## PROBLEM TO WORK ON
Repeat every record below exactly, omitting any pictures.

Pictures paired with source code
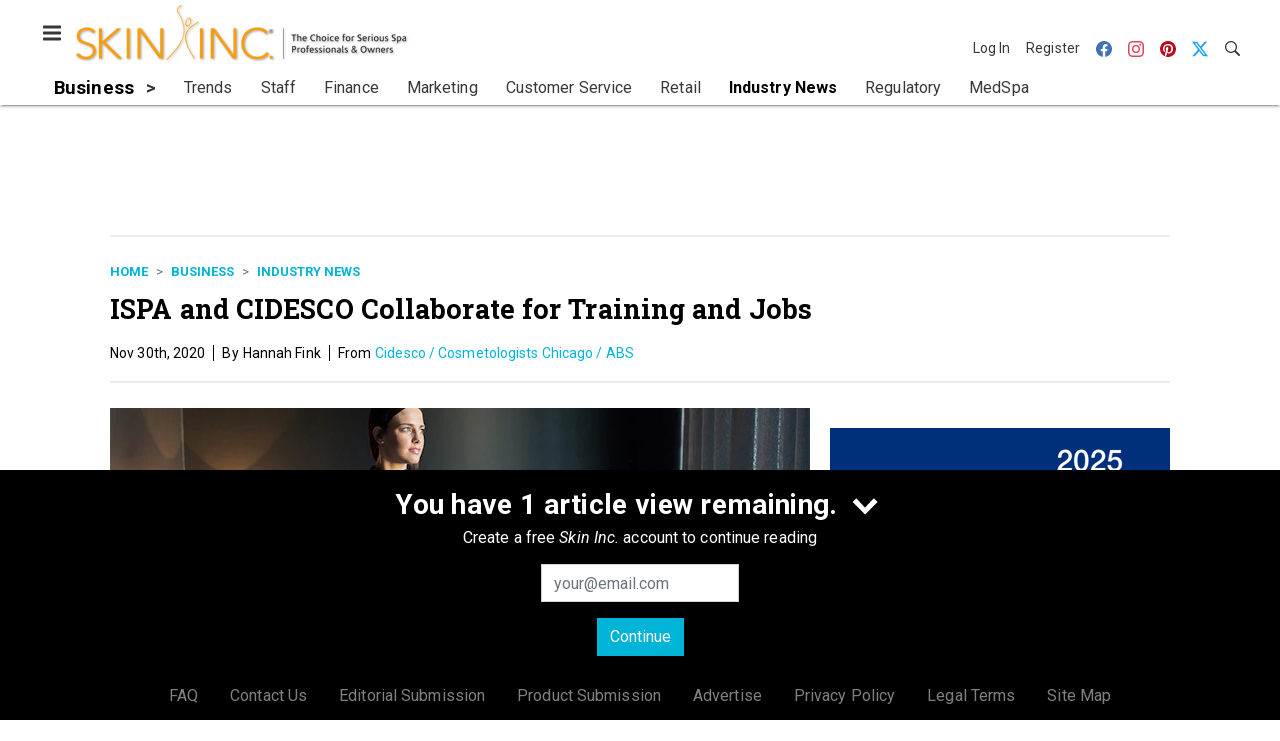

--- FILE ---
content_type: text/html; charset=utf-8
request_url: https://www.google.com/recaptcha/api2/aframe
body_size: 258
content:
<!DOCTYPE HTML><html><head><meta http-equiv="content-type" content="text/html; charset=UTF-8"></head><body><script nonce="NbUvyWsb0Y9R3CXWnfXH1A">/** Anti-fraud and anti-abuse applications only. See google.com/recaptcha */ try{var clients={'sodar':'https://pagead2.googlesyndication.com/pagead/sodar?'};window.addEventListener("message",function(a){try{if(a.source===window.parent){var b=JSON.parse(a.data);var c=clients[b['id']];if(c){var d=document.createElement('img');d.src=c+b['params']+'&rc='+(localStorage.getItem("rc::a")?sessionStorage.getItem("rc::b"):"");window.document.body.appendChild(d);sessionStorage.setItem("rc::e",parseInt(sessionStorage.getItem("rc::e")||0)+1);localStorage.setItem("rc::h",'1768992081608');}}}catch(b){}});window.parent.postMessage("_grecaptcha_ready", "*");}catch(b){}</script></body></html>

## RESULT OF THE TASK
--- FILE ---
content_type: text/html; charset=utf-8
request_url: https://www.google.com/recaptcha/api2/aframe
body_size: 258
content:
<!DOCTYPE HTML><html><head><meta http-equiv="content-type" content="text/html; charset=UTF-8"></head><body><script nonce="NbUvyWsb0Y9R3CXWnfXH1A">/** Anti-fraud and anti-abuse applications only. See google.com/recaptcha */ try{var clients={'sodar':'https://pagead2.googlesyndication.com/pagead/sodar?'};window.addEventListener("message",function(a){try{if(a.source===window.parent){var b=JSON.parse(a.data);var c=clients[b['id']];if(c){var d=document.createElement('img');d.src=c+b['params']+'&rc='+(localStorage.getItem("rc::a")?sessionStorage.getItem("rc::b"):"");window.document.body.appendChild(d);sessionStorage.setItem("rc::e",parseInt(sessionStorage.getItem("rc::e")||0)+1);localStorage.setItem("rc::h",'1768992081608');}}}catch(b){}});window.parent.postMessage("_grecaptcha_ready", "*");}catch(b){}</script></body></html>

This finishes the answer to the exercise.